-- Teks Dokumen --
···

’WOMEN is the most powerful creator,’’ kata guru marketing, Hermawan Kartajaya pada acara ‘’Marketeers Festival-Indonesia WOW 2015’’ di Semarang, 28 April 2015. Perempuan adalah kreator terkuat. Hal itu antara lain terbukti pada tangguhnya kaum perempuan dalam membangun dan mengembangkan berbagai macam bidang usaha (kewirausahaan atau entrepreneurship), terutama di sektor usaha mikro, kecil, dan menengah (UMKM).
Perkembangan zaman makin menuntut partisipasi perempuan dalam membangun perekonomian rumah tangga, bahkan kemajuan bangsa. Dalam perekonomian yang tidak menentu pada saat ini, kaum hawa harus meningkatkan peran serta mereka. Kata Anita Roddick (pendiri The Body Shop), bagi perempuan berwirausaha merupakan persoalan kelangsungan hidup dan memelihara pikiran kreatif.Lain lagi kata Martha Tilaar, pemilik produk kosmetik Sari Ayu. Menurut dia, kesuksesan berwirausaha akan memengaruhi sikap mental positif dalam diri perempuan. Dengan berwirausaha, perempuan akan terlatih bersikap rendah hati, peduli pada lingkungan dan sesama, berpikir kreatif, dan bermotivasi tinggi. Dengan berwirausaha, kaum perempuan terlatih untuk berani mengambil risiko, bermental mandiri, serta berani memulai usaha tanpa diliputi rasa cemas sekalipun dalam kondisi yang tidak pasti.

···

-- Data Hasil Ekstraksi --
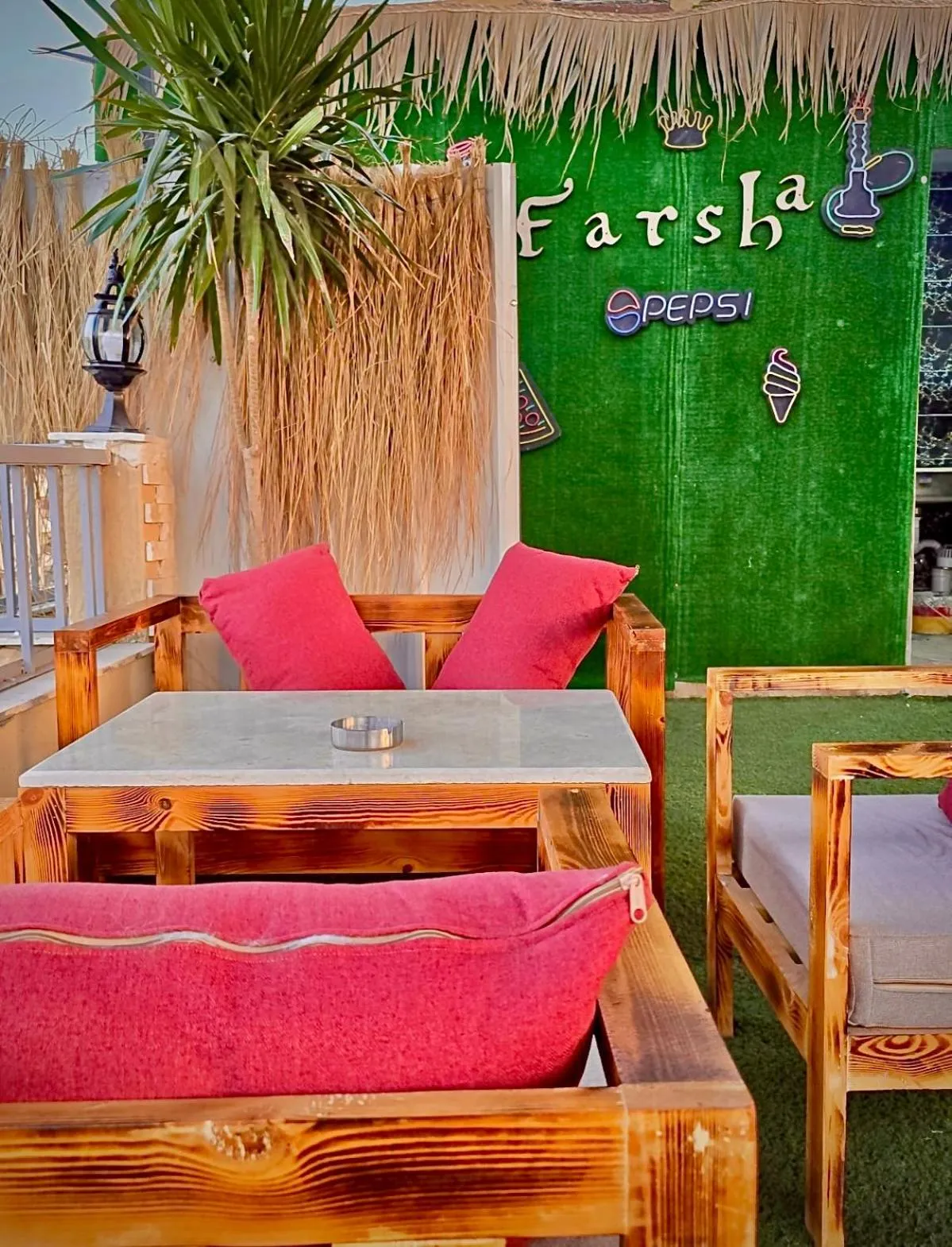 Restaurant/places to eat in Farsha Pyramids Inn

···

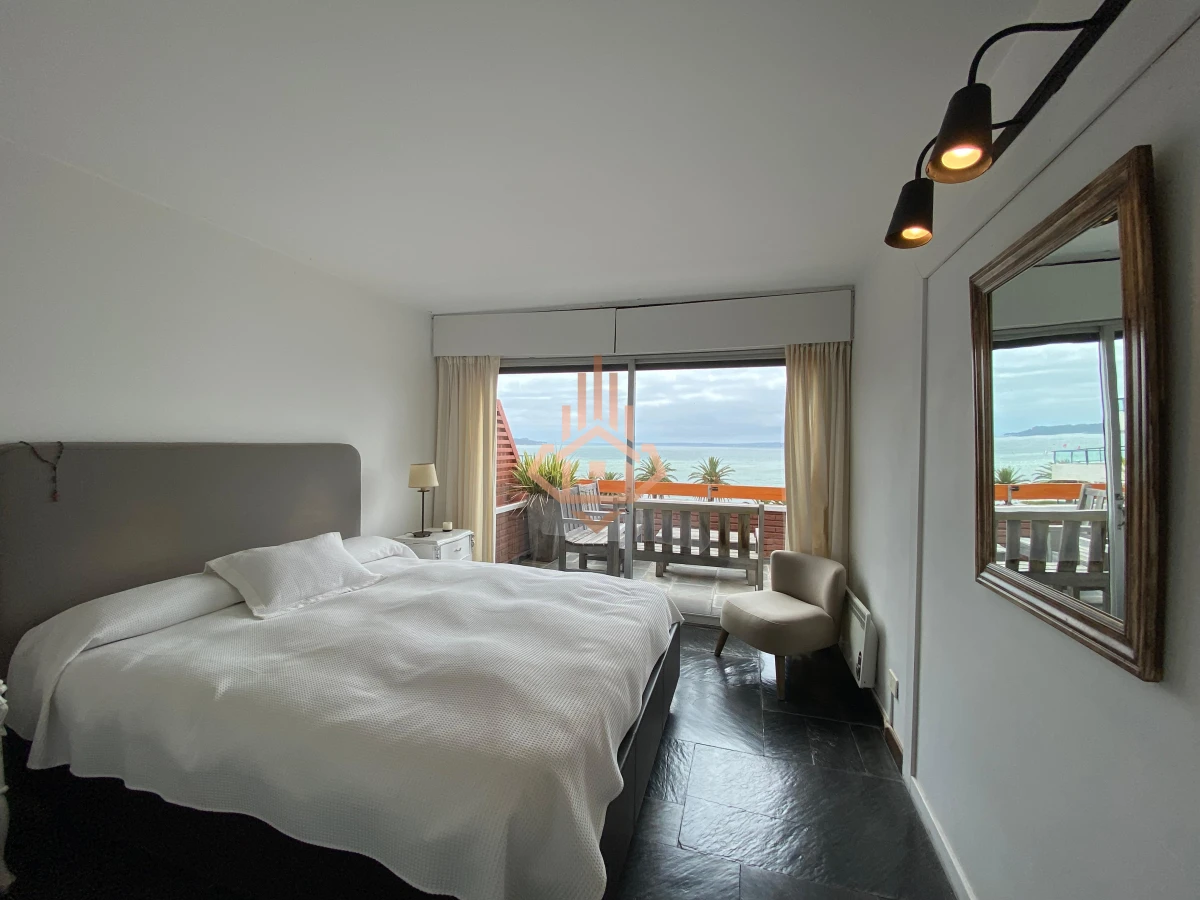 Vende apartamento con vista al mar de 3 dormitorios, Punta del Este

···

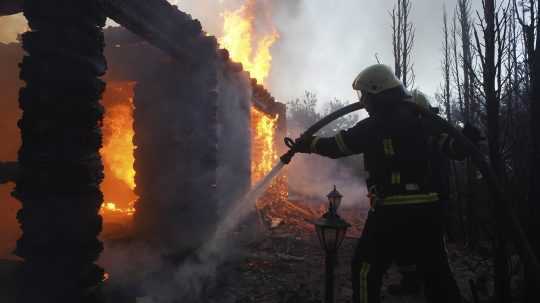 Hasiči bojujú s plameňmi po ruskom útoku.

···

Salin tanpa perubahan bagian teks tentang kewirausahaan perempuan, dari "Perkembangan zaman makin" sampai "yang tidak pasti.".

-- Jawaban yang Diharapkan --
Perkembangan zaman makin menuntut partisipasi perempuan dalam membangun perekonomian rumah tangga, bahkan kemajuan bangsa. Dalam perekonomian yang tidak menentu pada saat ini, kaum hawa harus meningkatkan peran serta mereka. Kata Anita Roddick (pendiri The Body Shop), bagi perempuan berwirausaha merupakan persoalan kelangsungan hidup dan memelihara pikiran kreatif.Lain lagi kata Martha Tilaar, pemilik produk kosmetik Sari Ayu. Menurut dia, kesuksesan berwirausaha akan memengaruhi sikap mental positif dalam diri perempuan. Dengan berwirausaha, perempuan akan terlatih bersikap rendah hati, peduli pada lingkungan dan sesama, berpikir kreatif, dan bermotivasi tinggi. Dengan berwirausaha, kaum perempuan terlatih untuk berani mengambil risiko, bermental mandiri, serta berani memulai usaha tanpa diliputi rasa cemas sekalipun dalam kondisi yang tidak pasti.